- Déjà
! s'écria son mari en la voyant entrer,
tu vas vite vraiment !
- Oui, grâce à une aimable rencontre que j'ai faite.
Et elle se mit à raconter son aventure.
Son homme l'écoutait, allongé dans son lit où
il achevait de fumer sa pipe. Dés les premières
paroles de Fanta, son visage devint tout soucieux.
- Ho ! Ho! dit-il, quand elle eut fini, c'est là ce que
tu appelles une aimable rencontre. Dieu te préserve d'en
faire souvent de semblables ! Tu n'as donc pas réfléchi
qui était cette femme ?
- Tout d'abord j'ai eu un peu peur , mais je me suis vite rassurée.
- Malheureuse ! tu as accepté l'aide d'une Maouès-noz
!
- Jésus, mon Dieu !... J'en avais eu l'idée...
Que faire, maintenant ? Car elle va venir me rapporter le linge.
- Achevez de souper, répondit l'homme, puis rangez soigneusement
tous les ustensiles qui sont sur l'âtre. Suspendez surtout
le trépied à sa place. Vous balaierez ensuite
la maison, de façon à ce que l'aire en soit nette
; vous mettrez le balai dans un coin, la tête en bas.
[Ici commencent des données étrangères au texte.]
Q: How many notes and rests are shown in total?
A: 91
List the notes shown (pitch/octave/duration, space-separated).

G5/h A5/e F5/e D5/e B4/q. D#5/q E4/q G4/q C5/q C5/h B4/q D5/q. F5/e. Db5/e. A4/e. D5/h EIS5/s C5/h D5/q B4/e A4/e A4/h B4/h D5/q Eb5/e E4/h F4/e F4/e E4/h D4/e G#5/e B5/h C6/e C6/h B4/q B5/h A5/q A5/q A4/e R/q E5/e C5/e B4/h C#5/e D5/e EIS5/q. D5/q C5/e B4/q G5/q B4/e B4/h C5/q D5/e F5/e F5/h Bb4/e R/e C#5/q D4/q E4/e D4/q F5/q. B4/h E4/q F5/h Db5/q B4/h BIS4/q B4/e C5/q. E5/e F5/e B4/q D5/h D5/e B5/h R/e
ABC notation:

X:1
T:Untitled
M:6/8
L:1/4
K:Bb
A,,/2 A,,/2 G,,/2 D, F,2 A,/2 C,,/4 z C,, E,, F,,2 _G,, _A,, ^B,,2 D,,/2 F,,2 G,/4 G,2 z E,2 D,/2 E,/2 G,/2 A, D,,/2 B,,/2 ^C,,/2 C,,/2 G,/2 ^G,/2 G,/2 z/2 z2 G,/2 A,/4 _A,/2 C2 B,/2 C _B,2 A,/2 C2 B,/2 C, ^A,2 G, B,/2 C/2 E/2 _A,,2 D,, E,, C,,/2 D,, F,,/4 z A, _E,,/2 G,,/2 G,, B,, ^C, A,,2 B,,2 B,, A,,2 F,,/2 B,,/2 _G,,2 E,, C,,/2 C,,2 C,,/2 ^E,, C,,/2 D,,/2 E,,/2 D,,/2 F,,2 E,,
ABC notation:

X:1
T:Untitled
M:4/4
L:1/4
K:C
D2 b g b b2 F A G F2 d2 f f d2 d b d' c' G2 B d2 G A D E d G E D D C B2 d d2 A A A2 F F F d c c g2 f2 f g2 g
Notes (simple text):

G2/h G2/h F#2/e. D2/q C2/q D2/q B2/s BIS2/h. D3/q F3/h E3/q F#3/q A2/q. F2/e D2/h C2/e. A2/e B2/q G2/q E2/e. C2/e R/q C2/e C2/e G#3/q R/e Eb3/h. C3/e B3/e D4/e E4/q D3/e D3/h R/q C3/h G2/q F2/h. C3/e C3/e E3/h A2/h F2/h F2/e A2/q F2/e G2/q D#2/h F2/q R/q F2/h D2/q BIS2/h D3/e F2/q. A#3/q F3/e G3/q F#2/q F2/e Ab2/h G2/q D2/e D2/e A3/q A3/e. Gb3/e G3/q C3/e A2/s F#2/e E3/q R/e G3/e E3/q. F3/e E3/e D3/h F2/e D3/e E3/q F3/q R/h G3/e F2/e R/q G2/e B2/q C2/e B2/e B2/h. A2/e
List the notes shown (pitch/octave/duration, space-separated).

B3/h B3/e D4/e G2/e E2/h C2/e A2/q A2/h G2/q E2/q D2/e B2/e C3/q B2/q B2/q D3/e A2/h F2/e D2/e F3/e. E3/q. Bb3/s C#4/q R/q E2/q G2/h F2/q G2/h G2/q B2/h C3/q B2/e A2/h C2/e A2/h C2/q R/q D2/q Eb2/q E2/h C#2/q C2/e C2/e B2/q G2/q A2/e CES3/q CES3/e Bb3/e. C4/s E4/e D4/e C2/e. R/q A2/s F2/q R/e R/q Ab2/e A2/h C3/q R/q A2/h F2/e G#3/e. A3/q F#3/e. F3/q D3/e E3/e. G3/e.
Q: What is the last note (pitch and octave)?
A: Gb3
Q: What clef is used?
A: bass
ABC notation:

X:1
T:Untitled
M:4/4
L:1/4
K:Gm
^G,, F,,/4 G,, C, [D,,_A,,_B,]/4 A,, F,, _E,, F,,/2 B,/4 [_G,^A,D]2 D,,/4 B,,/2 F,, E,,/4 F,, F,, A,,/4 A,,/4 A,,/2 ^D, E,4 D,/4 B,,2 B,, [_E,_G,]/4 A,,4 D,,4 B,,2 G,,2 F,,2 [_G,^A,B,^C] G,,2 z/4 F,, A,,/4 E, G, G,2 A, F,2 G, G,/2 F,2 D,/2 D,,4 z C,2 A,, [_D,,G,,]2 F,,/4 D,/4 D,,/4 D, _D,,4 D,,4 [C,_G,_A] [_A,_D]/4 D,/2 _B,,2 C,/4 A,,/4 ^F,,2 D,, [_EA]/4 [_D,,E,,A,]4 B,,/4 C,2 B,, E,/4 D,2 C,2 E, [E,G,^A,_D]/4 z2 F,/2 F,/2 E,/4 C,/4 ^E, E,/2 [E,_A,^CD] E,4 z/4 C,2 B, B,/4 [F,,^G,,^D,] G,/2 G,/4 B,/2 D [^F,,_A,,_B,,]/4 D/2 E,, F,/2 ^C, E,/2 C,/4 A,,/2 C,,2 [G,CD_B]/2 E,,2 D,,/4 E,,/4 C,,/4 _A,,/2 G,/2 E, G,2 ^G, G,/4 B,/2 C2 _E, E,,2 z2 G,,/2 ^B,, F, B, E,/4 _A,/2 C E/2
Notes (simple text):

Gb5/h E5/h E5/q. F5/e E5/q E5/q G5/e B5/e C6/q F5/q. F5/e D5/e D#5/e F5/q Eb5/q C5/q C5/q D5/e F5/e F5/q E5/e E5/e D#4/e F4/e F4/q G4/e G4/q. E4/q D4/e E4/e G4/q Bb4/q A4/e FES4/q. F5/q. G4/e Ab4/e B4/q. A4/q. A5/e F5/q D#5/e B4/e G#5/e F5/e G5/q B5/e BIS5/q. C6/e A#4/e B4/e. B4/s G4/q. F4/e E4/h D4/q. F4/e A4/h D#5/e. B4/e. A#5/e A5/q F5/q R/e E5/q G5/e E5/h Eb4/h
Cela fait, lavez-vous les pieds, jetez l'eau sur les marches
du seuil et couchez-vous. Mais soyez preste. |
|
Fanta Lezoualc'h obéit en
hâte. Elle suivit de point en point les recommandations
de son mari. Le trépied fut assujetti à son clou,
le sol de la maison nettoyé jusque sous les meubles,
le balai renversé, le manche en l'air, l'eau qui avait
servi à laver les pieds de Fanta répandue sur
les marches du seuil.
- Voilà ! dit Fanta, en sautant sur le "blanck-tossel",
et en se fourrant au lit, sans même prendre le temps de
se déshabiller tout à fait.
Juste à ce moment, la femme de nuit cognait à
la porte.
- Fanta Lezoualc'h, ouvrez ! C'est moi qui vous rapporte votre
linge.
Fanta et son mari se tinrent bien cois.
Une seconde, une troisième fois, la femme de nuit répéta
sa demande d'ouverture.
Même silence à l'intérieur du logis.
Alors on entendit au dehors s'élever un grand vent.
C'était la colère de la Maouès-noz.
- Puisque chrétien ne m'ouvre, hurla une voix furieuse,
trépied, viens m'ouvrir !
- Je ne puis, je suis suspendu à mon clou, répondit
le trépied.
- Viens alors, toi, balai !
- Je ne puis, on m'a mis la tête en bas.
- Viens alors, toi, eau des pieds !
- Hélas ! regarde-moi, je ne suis plus que quelques éclaboussures
sur les marches du seuil.
Le grand vent tomba aussitôt. Fanta Lezoualc'h entendit
la voix furieuse qui s'éloignait en grommelant :
- La "mauvaise pièce" ! Elle peut se féliciter
d'avoir trouvé plus savant qu'elle pour lui faire leçon.